Dans le même esprit, il paraît souhaitable de mieux faire ressortir la coordination régionale - laquelle se justifie essentiellement en Ile-de-France -dans le cadre d'une véritable concertation entre, d'une part, les autorités de l'Etat et, d'autre part, les autorités régionales et départementales ( article 1 er ). Hors Ile-de-France, il convient de privilégier la recherche d'une coordination interdépartementale.

En outre, le pouvoir de substitution reconnu au représentant de l'Etat paraît disproportionné et de nature à exacerber inutilement les tensions locales, alors même qu'une concertation efficace avec les communes concernées dans le cadre de l'élaboration du schéma départemental et la mise en oeuvre d'une véritable solidarité financière dans la réalisation des aires d'accueil doit permettre de prévenir les difficultés.

La concertation devra s'exercer dans le cadre des commissions consultatives départementales , dont le Sénat avait prévu la création et dont il convient de préciser la composition, afin d'assurer la représentation de toutes les parties concernées. Les commissions devront être associées à l'élaboration des schémas départementaux et veiller à leur bonne application . Elles devront en outre proposer des solutions adaptées aux situations d'urgence qui pourraient se présenter ( article 1 er ).

Votre commission des Lois se félicite que l'Assemblée nationale, reprenant les dispositions adoptées par le Sénat dans le cadre de la proposition de loi relative aux conditions de stationnement des gens du voyage, ait précisé les missions des commissions départementales en leur reconnaissant notamment une fonction de médiation.

3. Une véritable solidarité financière pour rompre l'isolement des communes

A l'occasion de l'examen de la proposition de loi relative aux conditions de stationnement des gens du voyage, votre commission des Lois s'était attachée à rechercher des solutions qui permettent de rompre l'isolement trop fréquent des communes face à l'accueil des gens du voyage. A cette fin, elle avait notamment jugé nécessaire un renforcement de l'engagement financier de l'Etat, actuellement limité à 35% du montant des investissements.

Elle relève, en conséquence, avec satisfaction, le doublement de l'effort financier de l'Etat prévu par le projet de loi pour la réalisation des investissements nécessaires ( article 4 ).

La région, le département et les caisses d'allocations familiales pourront également apporter des subventions complémentaires à l'intervention de l'Etat pour la réalisation des aires d'accueil ( article 4 ).

Il convient également de relever l'aide forfaitaire au fonctionnement qui sera versée aux gestionnaires des aires d'accueil par les organismes de sécurité sociale ( article 5 ) et l'intervention financière du département ( article 6 ).

En outre, le projet de loi ( article 5 ) prévoit, à juste titre, les conditions dans lesquelles un " droit d'usage " pourra être perçu par les gestionnaires des aires d'accueil.

Toutefois, cette aide au fonctionnement apparaît insuffisante.

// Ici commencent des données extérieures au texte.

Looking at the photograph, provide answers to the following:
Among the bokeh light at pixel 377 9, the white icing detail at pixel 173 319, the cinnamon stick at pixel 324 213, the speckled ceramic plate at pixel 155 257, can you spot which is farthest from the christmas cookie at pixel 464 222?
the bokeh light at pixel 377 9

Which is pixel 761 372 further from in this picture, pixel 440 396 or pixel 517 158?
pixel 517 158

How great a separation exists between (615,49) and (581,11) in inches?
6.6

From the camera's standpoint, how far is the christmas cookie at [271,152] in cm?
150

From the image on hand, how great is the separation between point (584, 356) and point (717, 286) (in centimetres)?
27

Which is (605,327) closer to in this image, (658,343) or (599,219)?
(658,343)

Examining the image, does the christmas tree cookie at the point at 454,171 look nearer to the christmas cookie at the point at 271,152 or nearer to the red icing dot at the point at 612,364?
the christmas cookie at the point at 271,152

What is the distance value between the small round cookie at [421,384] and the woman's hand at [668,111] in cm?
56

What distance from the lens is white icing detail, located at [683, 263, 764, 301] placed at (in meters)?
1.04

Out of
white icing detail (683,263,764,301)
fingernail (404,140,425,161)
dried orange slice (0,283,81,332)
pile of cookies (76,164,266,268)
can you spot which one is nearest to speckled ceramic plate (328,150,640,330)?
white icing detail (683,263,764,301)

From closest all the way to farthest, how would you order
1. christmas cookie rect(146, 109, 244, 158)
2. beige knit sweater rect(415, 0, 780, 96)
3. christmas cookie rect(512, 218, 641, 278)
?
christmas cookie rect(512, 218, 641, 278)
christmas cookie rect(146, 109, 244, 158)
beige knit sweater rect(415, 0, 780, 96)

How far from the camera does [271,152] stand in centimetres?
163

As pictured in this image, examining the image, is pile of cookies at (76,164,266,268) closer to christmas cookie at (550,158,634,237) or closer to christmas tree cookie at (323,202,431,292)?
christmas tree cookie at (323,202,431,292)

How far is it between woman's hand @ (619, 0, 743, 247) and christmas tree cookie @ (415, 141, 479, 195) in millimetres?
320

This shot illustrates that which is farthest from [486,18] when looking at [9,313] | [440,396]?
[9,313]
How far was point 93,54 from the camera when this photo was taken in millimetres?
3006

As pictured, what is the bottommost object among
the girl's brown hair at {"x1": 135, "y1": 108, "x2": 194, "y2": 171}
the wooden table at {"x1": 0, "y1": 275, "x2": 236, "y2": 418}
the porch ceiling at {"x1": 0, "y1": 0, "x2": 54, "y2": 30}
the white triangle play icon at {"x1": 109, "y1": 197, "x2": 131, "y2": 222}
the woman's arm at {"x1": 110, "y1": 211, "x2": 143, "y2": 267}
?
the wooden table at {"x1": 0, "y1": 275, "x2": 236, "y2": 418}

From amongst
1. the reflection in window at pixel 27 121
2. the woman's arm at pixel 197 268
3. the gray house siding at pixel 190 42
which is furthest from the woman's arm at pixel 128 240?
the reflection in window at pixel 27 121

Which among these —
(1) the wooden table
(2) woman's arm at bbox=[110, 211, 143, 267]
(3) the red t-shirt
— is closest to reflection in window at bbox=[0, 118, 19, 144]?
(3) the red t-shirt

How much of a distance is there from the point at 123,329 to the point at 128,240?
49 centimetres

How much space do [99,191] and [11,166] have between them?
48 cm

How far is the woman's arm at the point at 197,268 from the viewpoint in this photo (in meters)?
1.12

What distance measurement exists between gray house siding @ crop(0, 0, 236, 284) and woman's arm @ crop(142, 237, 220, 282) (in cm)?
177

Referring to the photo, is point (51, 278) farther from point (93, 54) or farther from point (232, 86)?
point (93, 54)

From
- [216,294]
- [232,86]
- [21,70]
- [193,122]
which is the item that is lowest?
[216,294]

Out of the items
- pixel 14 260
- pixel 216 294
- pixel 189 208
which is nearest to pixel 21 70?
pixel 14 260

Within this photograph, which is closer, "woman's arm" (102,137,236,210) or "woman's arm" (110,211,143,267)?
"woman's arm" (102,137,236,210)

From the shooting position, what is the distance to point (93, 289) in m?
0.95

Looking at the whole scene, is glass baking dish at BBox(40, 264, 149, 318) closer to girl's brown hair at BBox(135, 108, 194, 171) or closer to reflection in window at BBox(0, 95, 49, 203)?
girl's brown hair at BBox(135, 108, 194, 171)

En outre, force est de constater que le projet de loi ne prévoit aucune mesure financière en contrepartie des charges imposées aux départements pour le fonctionnement des aires d'accueil.

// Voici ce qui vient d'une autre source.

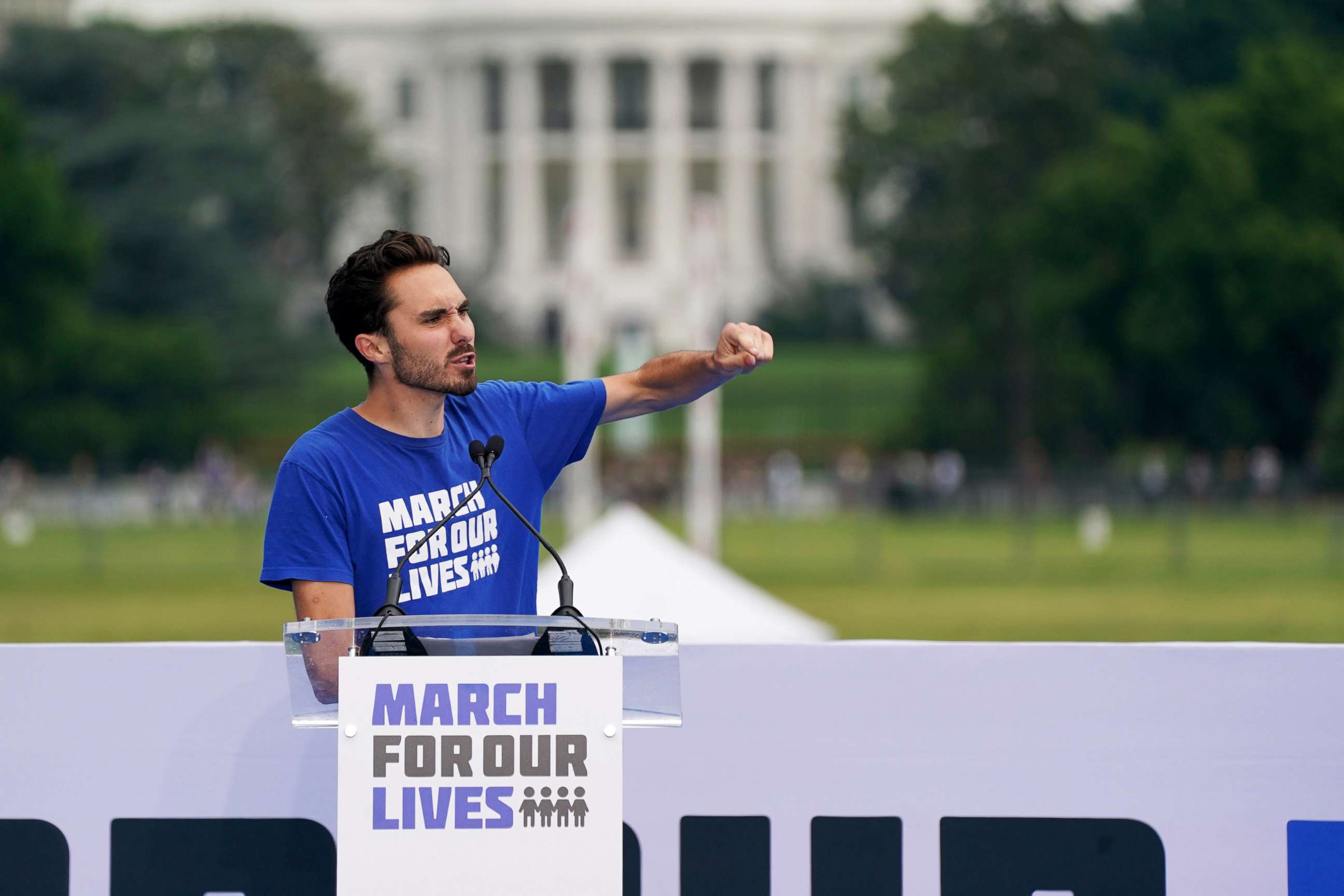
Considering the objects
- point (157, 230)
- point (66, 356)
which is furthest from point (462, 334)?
point (157, 230)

La solution préconisée par le projet de loi de prendre en compte dans la dotation globale de fonctionnement des communes des places réservées aux gens du voyage dans les aires d'accueil n'apparaît pas de bonne méthode, dès lors que le coût de cette mesure pèsera nécessairement sur les équilibres internes à la dotation globale de fonctionnement, laquelle constitue une " enveloppe fermée " ( article 7 ).

C'est pourquoi, écartant cette disposition, votre commission des Lois estime que la solidarité financière doit être affirmée, en précisant que le montant de l'aide au fonctionnement ne pourra être inférieure à 15 000F par place de caravane.